Yorkshire Ripper Peter Sutcliffe has tested positive for coronavirus and is isolating in high security prison, it is reported tonight.
The notorious serial killer was in hospital with suspected heart problems but returned to HMP Frankland on Tuesday after five nights away.
Prison medics at the top security prison in Co Durham diagnosed the Ripper with the virus and he was moved into isolation.
He will now be monitored amid fears he is at high risk.
Sutcliffe, who is currently serving a whole life order after being convicted in 1981 of murdering 13 women and trying to kill seven others, is said to be stable tonight, the source told the paper.
The source said: “He started showing symptoms on Thursday. The results were turned around quickly because of the danger of him spreading it.
“The worry for him is that he ticks so many of the danger categories for coronavirus.
“He is already in ill health, he is overweight and he is old. If things go downhill for him, it could be very, very serious.”
Sutcliffe is said to be terrified by the coronavirus pandemic and had been fearful of catching the virus.
He was reportedly rushed from his prison cell to AE at the University Hospital of North Durham on Wednesday last week after suffering a suspected heart attack.

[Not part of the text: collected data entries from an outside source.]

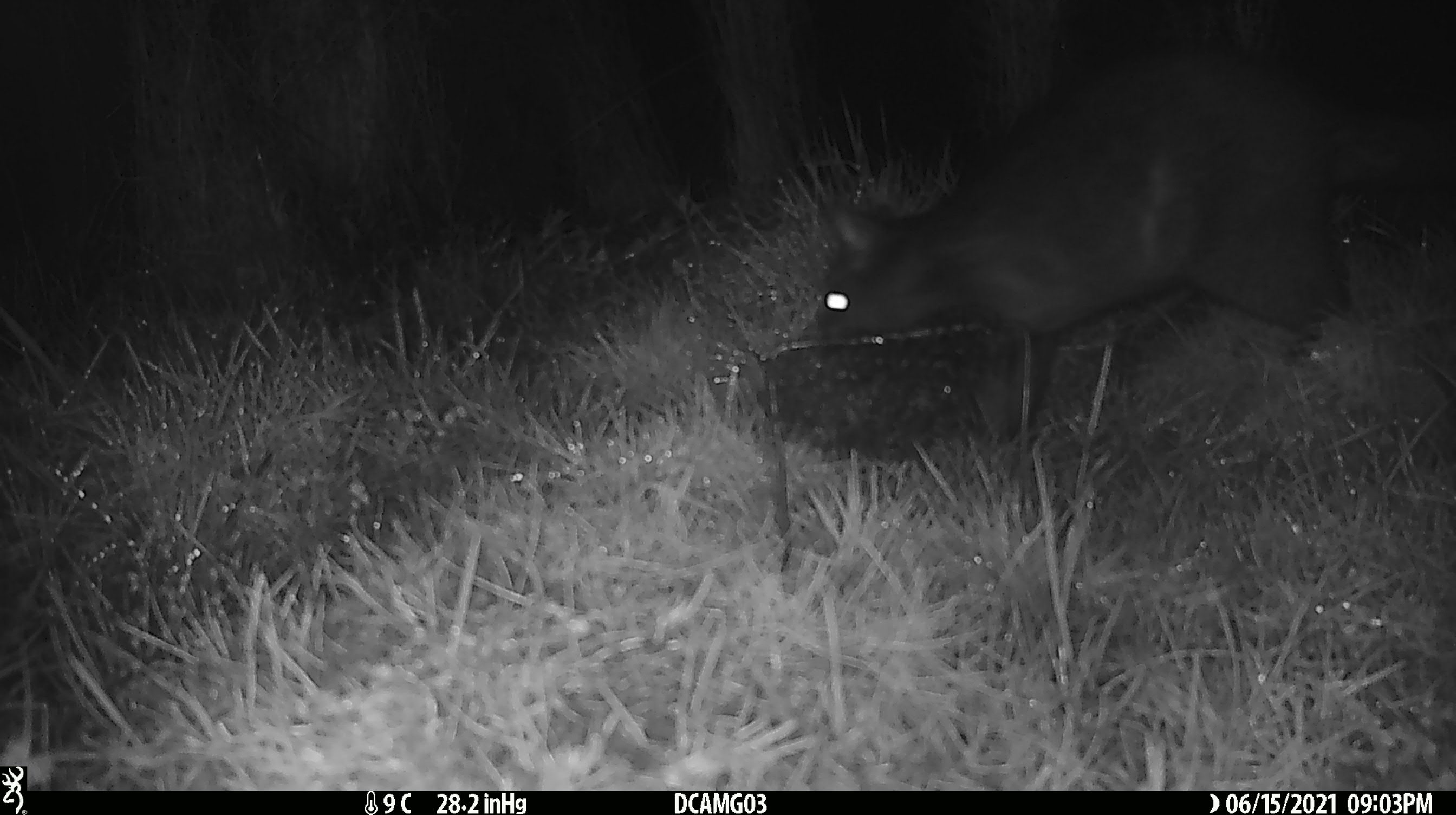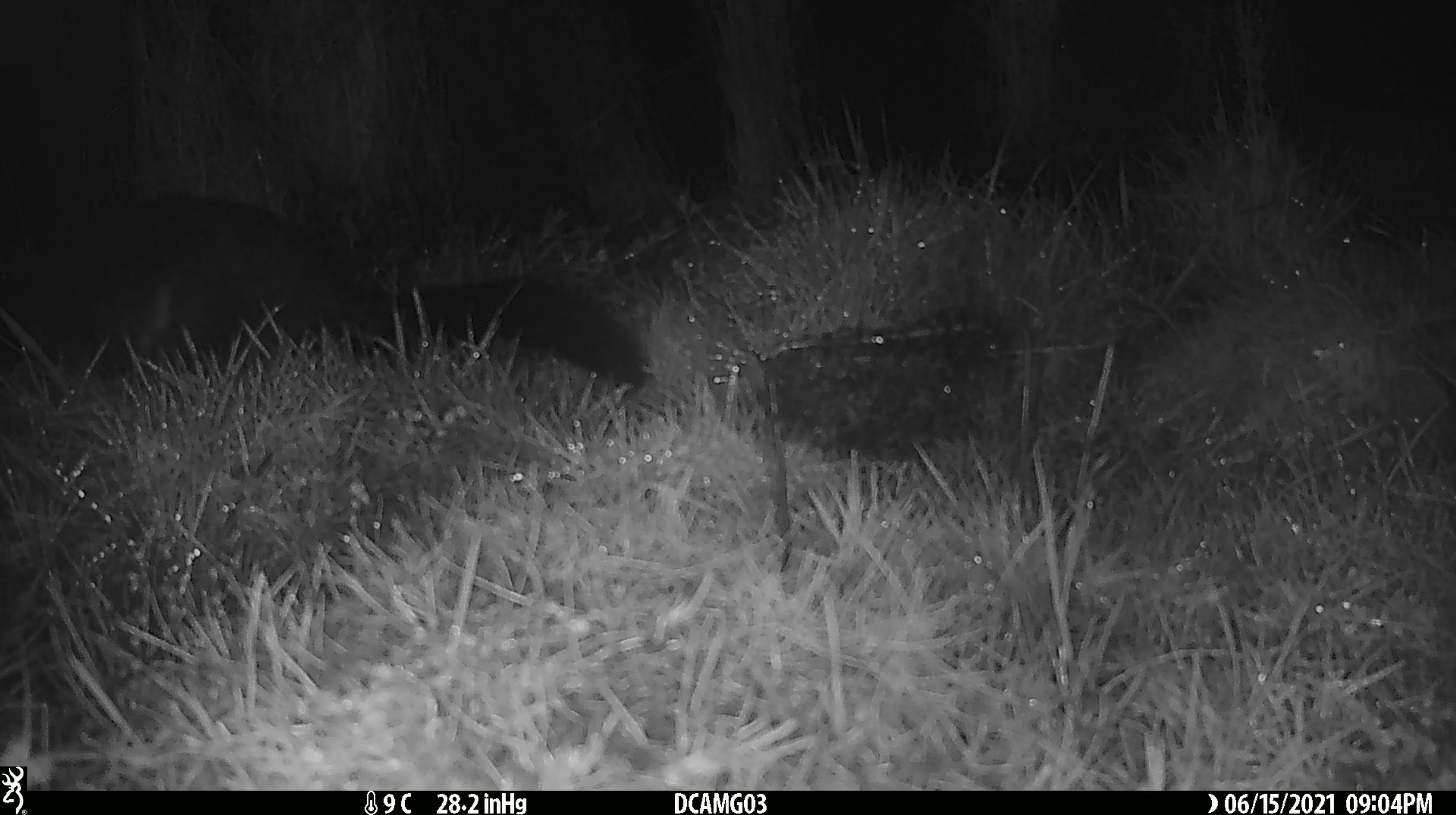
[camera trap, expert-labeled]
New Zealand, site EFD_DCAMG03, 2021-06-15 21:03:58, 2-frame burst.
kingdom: Animalia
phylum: Chordata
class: Mammalia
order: Diprotodontia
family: Phalangeridae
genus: Trichosurus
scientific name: Trichosurus vulpecula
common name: common brushtail possum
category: possum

The Yorkshire Ripper had both hands cuffed to a hospital bed and was being watched over by guards.
He was said to have been convinced at the time that he might have also have contracted the coronavirus but tested negative initially.
It was only when he returned to the prison that they found he had now caught the virus.
Sutcliffe was said to have been very relieved last week to find he had not caught the virus – so now prison medics have this week found he has since caught it he will likely be extremely fearful.
The 74-year-old’s health has been deteriorating for months and in recent days he’s said to have developed crushing chest pains.
He was understood to have been held in a private room on the cardiology ward at the hospital up to until Tuesday, after being quickly transferred from the hospital wing at HMP Frankland.
Sutcliffe had reportedly been complaining of shortness of breath which had prevented him sleeping and was said to be petrified of catching Covid-19 having suffered flu symptoms for weeks.
In recent years, he has suffered diabetes and an angina attack and is almost completely blind.
Sutcliffe is currently serving a whole life order, after being convicted in 1981 of the murder spree which gripped the North of England with fear.
In 1997, he was attacked by a fellow inmate, which damaged his eyesight.
A Ministry of Justice spokesperson said: “We do not comment on individuals.”